Ein öffentlicher und transparenter Umgang mit wichtigen Bauvorhaben ist für die Architekturqualität einer Stadt von großer Bedeutung. Der Architektenwettbewerb spielt dabei eine herausragende Rolle. Denn er hat zum Ziel, das beste Ergebnis für eine bauliche Aufgabe zu ermitteln – und eben nicht das erstbeste.

Anfang 2005 haben die Architektenkammer Bremen, die Ingenieurkammer Bremen und der Senator für Bau, Umwelt und Verkehr eine Vereinbarung getroffen, die die unbürokratische und bauherrenfreundliche Durchführung eines Architektenwettbewerbs gewährleistet. Diese Initiative läuft unter der Formel „Bremer Erklärung“.

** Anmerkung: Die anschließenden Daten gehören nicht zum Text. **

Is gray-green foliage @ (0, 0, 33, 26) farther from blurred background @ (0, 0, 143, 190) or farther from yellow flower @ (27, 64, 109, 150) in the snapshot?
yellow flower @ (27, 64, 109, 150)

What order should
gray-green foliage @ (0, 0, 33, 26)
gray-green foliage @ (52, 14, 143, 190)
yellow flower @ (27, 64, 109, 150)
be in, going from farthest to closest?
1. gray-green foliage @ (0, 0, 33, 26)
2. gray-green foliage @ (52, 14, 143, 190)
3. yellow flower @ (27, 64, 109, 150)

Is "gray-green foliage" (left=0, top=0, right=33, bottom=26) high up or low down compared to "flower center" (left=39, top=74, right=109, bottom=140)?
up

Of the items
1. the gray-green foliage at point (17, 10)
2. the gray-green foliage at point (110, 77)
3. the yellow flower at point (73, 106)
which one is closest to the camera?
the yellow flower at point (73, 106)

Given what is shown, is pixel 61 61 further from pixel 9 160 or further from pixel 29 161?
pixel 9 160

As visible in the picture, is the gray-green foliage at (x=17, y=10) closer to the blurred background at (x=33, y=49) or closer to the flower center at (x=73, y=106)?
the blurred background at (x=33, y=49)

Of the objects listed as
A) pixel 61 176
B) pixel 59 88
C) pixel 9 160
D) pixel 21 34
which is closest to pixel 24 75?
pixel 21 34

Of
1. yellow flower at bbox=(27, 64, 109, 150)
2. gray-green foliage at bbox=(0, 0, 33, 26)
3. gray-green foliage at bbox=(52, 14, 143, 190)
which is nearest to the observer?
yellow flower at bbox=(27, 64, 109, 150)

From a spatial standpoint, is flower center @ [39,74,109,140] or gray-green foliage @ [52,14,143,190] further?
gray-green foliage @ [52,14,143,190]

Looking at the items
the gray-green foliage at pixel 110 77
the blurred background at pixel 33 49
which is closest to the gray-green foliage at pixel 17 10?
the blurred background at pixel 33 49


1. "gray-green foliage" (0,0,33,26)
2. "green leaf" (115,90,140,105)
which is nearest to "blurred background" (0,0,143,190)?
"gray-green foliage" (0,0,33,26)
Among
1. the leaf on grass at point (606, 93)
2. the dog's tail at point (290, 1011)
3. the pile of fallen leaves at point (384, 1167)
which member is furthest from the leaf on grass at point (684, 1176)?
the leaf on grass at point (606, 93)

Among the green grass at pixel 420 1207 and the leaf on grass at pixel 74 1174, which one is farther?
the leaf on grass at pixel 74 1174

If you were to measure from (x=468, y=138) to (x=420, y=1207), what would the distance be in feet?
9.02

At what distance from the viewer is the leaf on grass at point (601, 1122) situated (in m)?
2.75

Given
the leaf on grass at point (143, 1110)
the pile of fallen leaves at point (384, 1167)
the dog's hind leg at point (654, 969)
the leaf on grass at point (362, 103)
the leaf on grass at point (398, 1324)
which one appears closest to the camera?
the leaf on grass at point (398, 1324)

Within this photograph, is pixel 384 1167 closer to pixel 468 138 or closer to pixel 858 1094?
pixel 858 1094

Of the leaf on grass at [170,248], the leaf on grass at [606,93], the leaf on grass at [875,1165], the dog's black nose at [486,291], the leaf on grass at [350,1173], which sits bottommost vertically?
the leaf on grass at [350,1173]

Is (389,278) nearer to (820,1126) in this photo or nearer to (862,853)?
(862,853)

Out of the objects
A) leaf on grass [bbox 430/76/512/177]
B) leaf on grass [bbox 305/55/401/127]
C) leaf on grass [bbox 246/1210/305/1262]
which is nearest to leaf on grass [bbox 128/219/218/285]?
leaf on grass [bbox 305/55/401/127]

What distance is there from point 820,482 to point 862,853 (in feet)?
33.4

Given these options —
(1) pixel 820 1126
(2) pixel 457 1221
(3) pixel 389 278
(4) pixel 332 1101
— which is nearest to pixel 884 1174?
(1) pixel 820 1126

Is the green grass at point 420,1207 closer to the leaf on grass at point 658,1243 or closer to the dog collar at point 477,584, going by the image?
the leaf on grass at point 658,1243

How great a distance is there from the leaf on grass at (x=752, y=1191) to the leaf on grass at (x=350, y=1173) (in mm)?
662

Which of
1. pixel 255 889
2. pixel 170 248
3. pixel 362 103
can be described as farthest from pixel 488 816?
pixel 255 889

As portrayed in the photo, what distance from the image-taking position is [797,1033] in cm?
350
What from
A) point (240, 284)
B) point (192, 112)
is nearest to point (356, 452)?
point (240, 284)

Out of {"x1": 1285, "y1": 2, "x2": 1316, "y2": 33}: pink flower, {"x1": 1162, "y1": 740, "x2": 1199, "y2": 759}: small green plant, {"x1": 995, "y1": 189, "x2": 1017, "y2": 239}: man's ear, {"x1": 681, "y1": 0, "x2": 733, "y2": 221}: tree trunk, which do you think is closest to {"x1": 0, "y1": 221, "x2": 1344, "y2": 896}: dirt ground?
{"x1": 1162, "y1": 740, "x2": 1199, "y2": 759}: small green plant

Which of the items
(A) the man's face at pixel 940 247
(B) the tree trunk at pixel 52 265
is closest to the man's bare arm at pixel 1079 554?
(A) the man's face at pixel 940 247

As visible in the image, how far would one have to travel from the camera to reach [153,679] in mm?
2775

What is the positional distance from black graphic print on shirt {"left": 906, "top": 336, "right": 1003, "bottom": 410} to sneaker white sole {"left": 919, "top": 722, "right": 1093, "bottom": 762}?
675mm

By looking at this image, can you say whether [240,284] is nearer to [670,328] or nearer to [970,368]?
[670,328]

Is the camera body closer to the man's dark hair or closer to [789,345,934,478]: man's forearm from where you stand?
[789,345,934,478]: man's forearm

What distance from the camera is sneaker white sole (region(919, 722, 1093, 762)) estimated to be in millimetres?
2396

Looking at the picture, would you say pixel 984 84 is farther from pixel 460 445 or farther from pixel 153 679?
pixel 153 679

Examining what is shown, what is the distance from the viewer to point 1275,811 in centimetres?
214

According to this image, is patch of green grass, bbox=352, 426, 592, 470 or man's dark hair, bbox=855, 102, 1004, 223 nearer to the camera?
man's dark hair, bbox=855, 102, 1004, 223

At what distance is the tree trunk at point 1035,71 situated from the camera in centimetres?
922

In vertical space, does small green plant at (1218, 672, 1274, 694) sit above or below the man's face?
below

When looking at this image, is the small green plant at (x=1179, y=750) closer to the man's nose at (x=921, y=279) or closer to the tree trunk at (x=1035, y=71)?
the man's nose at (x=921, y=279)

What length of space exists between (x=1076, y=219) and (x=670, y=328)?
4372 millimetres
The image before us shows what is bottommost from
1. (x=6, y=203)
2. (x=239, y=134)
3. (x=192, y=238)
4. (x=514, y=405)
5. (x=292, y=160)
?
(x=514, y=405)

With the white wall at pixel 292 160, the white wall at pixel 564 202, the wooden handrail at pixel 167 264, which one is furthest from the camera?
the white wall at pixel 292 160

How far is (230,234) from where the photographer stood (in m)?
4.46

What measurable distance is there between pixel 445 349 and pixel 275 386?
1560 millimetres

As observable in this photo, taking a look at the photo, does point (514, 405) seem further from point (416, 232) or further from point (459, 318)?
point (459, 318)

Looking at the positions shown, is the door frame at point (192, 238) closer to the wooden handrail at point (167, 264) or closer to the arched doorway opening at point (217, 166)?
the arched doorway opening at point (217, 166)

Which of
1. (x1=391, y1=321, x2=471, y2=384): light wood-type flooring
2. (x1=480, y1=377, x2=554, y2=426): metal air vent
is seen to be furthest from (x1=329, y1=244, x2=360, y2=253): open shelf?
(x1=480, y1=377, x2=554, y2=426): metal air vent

Wesentliche Bestandteile der Bremer Erklärung:
  • Die im Land Bremen geltenden Richtlinien für einen Architektenwettbewerb sind die „RAW – Regeln für die Auslobung von Wettbewerben“.
  • Die Jury bei Architektenwettbewerben ist im Land Bremen mindestens zur Hälfte mit Personen besetzt, die für die Tätigkeit hervorragend qualifiziert sind, und die fachlichen Voraussetzungen erfüllen, die zur Teilnahme am Wettbewerb berechtigen (Fachpreisrichter). Abweichend zur RAW gibt bei Stimmengleichheit nicht die Stimme des Juryvorsitzenden, der die vorgenannten Qualifikationen erfüllen muss und Mitglied der Architektenkammer oder Ingenieurkammer sein soll, sondern die des Auslobers den Ausschlag.
  • Die Architektenkammer bietet den Bauherren und Architekten einen kostenlosen Beratungsservice an, wenn die Durchführung eines Architektenwettbewerbs oder (bei öffentlichen Bauherren) eines VOF-Verfahrens geplant ist.

Bauherren und Architekten haben also die Möglichkeit, schnell, unkompliziert und kostenlos von der Architektenkammer informiert zu werden, welches Verfahren für die jeweilige Bauaufgabe das geeignete ist.